Main Guidelines
Multiplan’s goal is to constantly improve its corporate governance practices by means of information transparency, equal treatment to all investors and an efficient and professional management team.
The Company organizes meetings and conference calls with investors and analysts in Brazil and abroad and is constantly in contact with shareholders and potential investors by telephone, email and website (ir.multiplan.com.br). The IR team holds annual meetings in Rio de Janeiro and Sao Paulo. Multiplan continues investing in its relationships with investors, seeking new alternatives and different communication tools.
The “Corporate Governance Code of Best Practices” published by the Brazilian Institute of Corporate Governance (IBGC) provides the guidelines for all types of companies to (i) increase their value; (ii) improve their performance; (iii) facilitate their access to capital at lower costs; and (iv) contribute to their perpetuation.
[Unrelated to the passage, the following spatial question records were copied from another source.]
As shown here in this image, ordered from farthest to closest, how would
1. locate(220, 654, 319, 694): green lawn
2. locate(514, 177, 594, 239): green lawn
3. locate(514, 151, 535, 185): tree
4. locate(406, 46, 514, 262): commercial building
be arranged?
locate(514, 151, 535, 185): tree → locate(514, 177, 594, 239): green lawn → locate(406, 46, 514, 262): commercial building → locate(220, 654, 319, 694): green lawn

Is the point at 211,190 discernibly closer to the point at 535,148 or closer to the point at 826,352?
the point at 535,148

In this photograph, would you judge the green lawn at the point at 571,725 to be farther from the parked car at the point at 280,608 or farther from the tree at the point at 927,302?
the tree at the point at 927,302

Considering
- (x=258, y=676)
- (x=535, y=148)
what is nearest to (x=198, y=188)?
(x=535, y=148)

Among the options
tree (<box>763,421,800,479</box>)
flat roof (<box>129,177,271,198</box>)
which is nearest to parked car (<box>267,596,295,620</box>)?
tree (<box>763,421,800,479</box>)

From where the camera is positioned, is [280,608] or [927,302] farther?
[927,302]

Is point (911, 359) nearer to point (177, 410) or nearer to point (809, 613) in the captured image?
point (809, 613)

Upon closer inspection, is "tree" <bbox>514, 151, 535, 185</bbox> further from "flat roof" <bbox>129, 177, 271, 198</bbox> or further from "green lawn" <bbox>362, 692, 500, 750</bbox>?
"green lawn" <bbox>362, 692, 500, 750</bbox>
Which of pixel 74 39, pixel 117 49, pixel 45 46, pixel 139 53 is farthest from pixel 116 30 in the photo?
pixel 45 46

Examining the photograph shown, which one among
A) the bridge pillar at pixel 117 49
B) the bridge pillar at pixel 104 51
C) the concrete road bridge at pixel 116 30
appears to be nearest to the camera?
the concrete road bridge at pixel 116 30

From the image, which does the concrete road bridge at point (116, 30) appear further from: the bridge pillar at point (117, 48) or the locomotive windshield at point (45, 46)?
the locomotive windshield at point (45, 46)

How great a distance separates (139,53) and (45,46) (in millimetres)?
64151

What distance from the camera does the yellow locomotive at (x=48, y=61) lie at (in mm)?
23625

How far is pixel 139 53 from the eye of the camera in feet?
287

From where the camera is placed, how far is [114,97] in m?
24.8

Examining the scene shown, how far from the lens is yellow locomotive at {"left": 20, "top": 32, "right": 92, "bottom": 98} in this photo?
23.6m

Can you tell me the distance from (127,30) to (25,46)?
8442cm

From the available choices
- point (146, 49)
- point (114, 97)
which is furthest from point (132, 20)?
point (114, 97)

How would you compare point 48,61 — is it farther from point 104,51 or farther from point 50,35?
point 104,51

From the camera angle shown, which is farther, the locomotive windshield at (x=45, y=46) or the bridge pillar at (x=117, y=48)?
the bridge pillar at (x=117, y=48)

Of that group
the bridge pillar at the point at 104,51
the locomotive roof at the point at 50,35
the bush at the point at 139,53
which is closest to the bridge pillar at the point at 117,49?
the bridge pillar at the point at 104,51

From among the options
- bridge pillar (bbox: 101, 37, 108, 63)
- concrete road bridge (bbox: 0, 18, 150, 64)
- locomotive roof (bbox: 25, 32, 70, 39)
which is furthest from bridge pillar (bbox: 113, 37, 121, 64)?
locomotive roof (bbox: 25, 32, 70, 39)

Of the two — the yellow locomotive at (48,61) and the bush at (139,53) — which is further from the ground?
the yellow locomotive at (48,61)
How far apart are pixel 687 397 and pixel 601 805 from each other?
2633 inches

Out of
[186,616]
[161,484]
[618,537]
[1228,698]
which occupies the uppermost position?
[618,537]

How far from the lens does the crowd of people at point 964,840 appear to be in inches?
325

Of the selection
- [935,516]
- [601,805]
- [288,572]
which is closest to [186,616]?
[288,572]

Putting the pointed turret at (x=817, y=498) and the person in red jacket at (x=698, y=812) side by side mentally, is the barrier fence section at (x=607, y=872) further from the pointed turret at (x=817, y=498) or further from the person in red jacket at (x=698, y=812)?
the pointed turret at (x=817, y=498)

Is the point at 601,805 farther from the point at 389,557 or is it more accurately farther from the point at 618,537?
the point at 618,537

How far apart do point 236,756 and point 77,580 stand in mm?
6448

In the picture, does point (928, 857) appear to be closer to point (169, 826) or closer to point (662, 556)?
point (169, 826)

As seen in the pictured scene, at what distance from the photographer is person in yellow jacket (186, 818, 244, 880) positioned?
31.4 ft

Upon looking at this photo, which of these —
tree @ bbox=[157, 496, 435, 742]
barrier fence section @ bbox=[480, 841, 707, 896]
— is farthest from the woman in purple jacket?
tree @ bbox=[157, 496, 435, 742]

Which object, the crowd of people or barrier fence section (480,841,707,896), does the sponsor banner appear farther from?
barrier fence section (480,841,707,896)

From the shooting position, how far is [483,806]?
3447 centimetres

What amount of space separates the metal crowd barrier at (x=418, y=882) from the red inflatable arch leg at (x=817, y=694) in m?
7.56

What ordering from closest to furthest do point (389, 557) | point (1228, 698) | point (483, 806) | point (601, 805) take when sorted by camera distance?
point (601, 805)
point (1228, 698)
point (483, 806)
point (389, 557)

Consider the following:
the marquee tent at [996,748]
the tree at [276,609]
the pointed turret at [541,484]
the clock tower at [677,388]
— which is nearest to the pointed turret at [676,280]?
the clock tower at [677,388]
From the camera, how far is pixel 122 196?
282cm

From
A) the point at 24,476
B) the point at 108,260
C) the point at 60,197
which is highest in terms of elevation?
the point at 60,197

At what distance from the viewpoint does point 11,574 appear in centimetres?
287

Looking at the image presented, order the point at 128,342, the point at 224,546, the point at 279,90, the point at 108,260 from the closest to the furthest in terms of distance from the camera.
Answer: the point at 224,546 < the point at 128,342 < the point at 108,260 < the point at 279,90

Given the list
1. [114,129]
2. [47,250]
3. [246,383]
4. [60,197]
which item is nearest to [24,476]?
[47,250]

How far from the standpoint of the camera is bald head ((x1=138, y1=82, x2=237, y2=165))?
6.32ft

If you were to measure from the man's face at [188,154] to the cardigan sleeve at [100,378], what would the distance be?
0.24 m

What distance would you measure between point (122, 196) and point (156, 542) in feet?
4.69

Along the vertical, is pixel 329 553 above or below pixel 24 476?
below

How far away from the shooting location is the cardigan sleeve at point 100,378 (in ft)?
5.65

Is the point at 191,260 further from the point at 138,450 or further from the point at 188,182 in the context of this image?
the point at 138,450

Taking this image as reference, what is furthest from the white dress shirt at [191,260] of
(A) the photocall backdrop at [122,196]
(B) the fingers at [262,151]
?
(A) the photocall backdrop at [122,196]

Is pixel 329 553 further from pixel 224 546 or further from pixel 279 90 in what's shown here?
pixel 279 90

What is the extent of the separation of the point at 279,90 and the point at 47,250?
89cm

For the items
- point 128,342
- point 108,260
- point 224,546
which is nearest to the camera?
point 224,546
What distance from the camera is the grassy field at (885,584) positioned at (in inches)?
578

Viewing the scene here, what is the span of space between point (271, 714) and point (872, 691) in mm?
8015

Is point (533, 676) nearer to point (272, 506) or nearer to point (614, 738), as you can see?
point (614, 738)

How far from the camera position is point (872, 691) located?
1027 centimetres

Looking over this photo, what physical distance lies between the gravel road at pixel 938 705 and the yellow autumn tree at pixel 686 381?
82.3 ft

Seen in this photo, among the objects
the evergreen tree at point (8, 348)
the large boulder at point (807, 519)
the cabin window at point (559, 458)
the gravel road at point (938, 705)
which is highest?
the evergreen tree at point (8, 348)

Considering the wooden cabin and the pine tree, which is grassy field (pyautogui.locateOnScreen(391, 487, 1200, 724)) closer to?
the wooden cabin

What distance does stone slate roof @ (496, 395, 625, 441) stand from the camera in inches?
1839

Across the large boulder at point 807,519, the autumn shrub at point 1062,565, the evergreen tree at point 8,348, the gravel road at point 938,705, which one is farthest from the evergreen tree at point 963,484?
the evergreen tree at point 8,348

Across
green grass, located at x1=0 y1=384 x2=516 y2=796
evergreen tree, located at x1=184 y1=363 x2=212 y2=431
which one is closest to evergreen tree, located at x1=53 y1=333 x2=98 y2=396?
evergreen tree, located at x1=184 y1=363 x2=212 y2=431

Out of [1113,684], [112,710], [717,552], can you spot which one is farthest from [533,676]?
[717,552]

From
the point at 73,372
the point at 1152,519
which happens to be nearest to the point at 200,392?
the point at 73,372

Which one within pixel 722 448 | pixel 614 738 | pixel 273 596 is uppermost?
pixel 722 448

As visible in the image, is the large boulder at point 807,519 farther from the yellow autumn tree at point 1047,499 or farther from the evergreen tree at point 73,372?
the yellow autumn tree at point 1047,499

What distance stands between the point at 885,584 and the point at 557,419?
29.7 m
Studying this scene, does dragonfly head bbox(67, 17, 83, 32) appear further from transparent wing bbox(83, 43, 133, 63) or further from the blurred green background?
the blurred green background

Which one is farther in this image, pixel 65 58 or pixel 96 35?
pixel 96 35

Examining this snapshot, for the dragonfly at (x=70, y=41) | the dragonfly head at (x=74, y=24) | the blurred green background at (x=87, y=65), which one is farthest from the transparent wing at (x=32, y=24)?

The basic inherent principles in this practice are transparency, fairness, accountability and corporate responsibility. Among the corporate governance practices recommended by the IBGC’s code, Multiplan has adopted the following:
- policy of “one share equals one vote”;
- hiring of an independent auditing firm to analyze the balance sheet and financial statements. This firm cannot be hired to provide other services to ensure total independence;
- Bylaws to clearly define the (i) means of calling a shareholders’ meeting; (ii) powers of the Board of Directors and the Executive Board; (iii) voting system, election, removal and term of office of the members of the board of directors;
- transparency in disclosing management´s annual reports;
- call notices for shareholders meetings and the relevant documentation, detailing the items on the agenda, to be made available from the date of the first call notice. Shareholders’ meetings must be held at a time and place that allows the maximum number of shareholders to be present;
- provision in the Bylaws for shareholders to abstain from voting in case of conflict of interest;
- prohibition of the use of insider information and a policy of disclosing material information;
- provision in the Bylaws to use arbitration to settle possible disputes between Multiplan and its shareholders;
- dispersion of shares (free float) to enhance their liquidity;
- at least 20% of the Board of Directors should be composed of independent members (without any relation with the Company and the majority shareholder);
- board members must have experience in operational and financial matters and with experience on other administration boards;
- availability of access to the conditions of the Shareholders’ Agreement to all other shareholders of Multiplan; and
- provision in the bylaws* prohibiting access to information and voting rights to board members in situations of conflict of interest.
The Company’s Bylaws comply with the Novo Mercado Rules. However, Multiplan signed the Agreement of Adherence to B3’s Level 2 Better Practices of Corporate Governance by which the Company, the board members and directors and the majority shareholders undertake to comply with all the requirements relating to the differentiated corporate governance practices established by the B3 for listing its Common Shares at Corporate Governance Level 2. With this agreement, Multiplan’s incorporation into the Novo Mercado is still subject to the following additional requirements: (i) conversion of all its preferred shares into common shares, as required by the Novo Mercado regulations, (ii) signing of the Agreement terms of admission to the Novo Mercado with Bovespa.
CVM Rule #358/449 provides for the disclosure and use of information about a material fact or act related to publicly held companies, regulating the following:
- Establish the concept of a material fact that gives rise to reporting requirements. Material facts include decisions made by the controlling shareholders, resolutions of the general shareholders meeting and Company’s management, or any other facts related to the Company’s business (whether occurring within the Company or otherwise somehow related thereto) that may influence the price of its publicly traded securities, or the decision of investors to trade such securities or to exercise any of such securities’ underlying rights;
- specify examples of facts that are considered to be material, which include, among others, the execution of shareholders’ agreements providing for the transfer of control, the entry or withdrawal of shareholders that maintain any managing, financial, technological or administrative function with or contribution to the Company, and any corporate restructuring undertaken among related companies;
- oblige the officer of investor relations, controlling shareholders, other executive officers, members of its board of directors, members of the audit committee and other advisory boards to disclose material facts;
- require simultaneous disclosure of material facts to all markets in which the corporation’s securities are admitted for trading;
- require the acquirer of a controlling stake in a corporation to publish material facts, including its intentions as to whether or not to de-list the corporation’s shares, within one year;
- establish rules regarding disclosure requirements in the acquisition and disposal of a material stockholding stake; and
- restrict the use of insider information.